● Instruction
Retype the lines below exactly as they appear, but leave out the pictures.

-- Start of Material for this exercise --

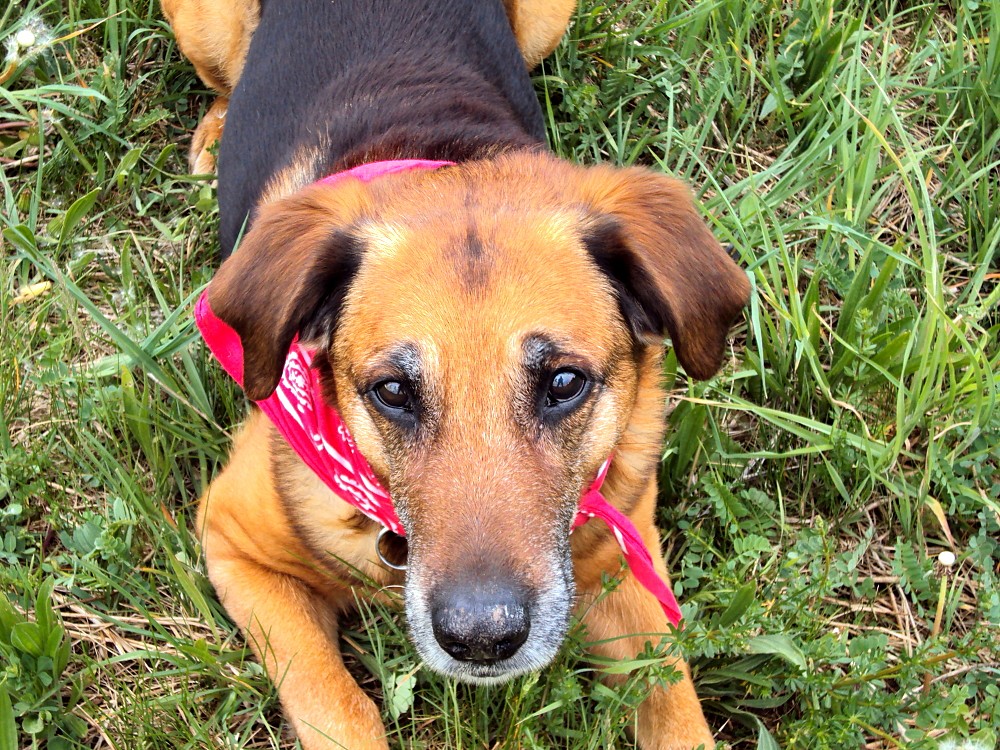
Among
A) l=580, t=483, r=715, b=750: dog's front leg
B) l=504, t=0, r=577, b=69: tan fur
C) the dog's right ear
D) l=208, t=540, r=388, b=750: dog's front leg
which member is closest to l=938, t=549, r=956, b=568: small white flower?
l=580, t=483, r=715, b=750: dog's front leg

-- End of Material for this exercise --

● Completed exercise
Among
A) l=580, t=483, r=715, b=750: dog's front leg
B) l=504, t=0, r=577, b=69: tan fur
C) the dog's right ear
D) l=208, t=540, r=388, b=750: dog's front leg
which member is closest to l=938, t=549, r=956, b=568: small white flower?
l=580, t=483, r=715, b=750: dog's front leg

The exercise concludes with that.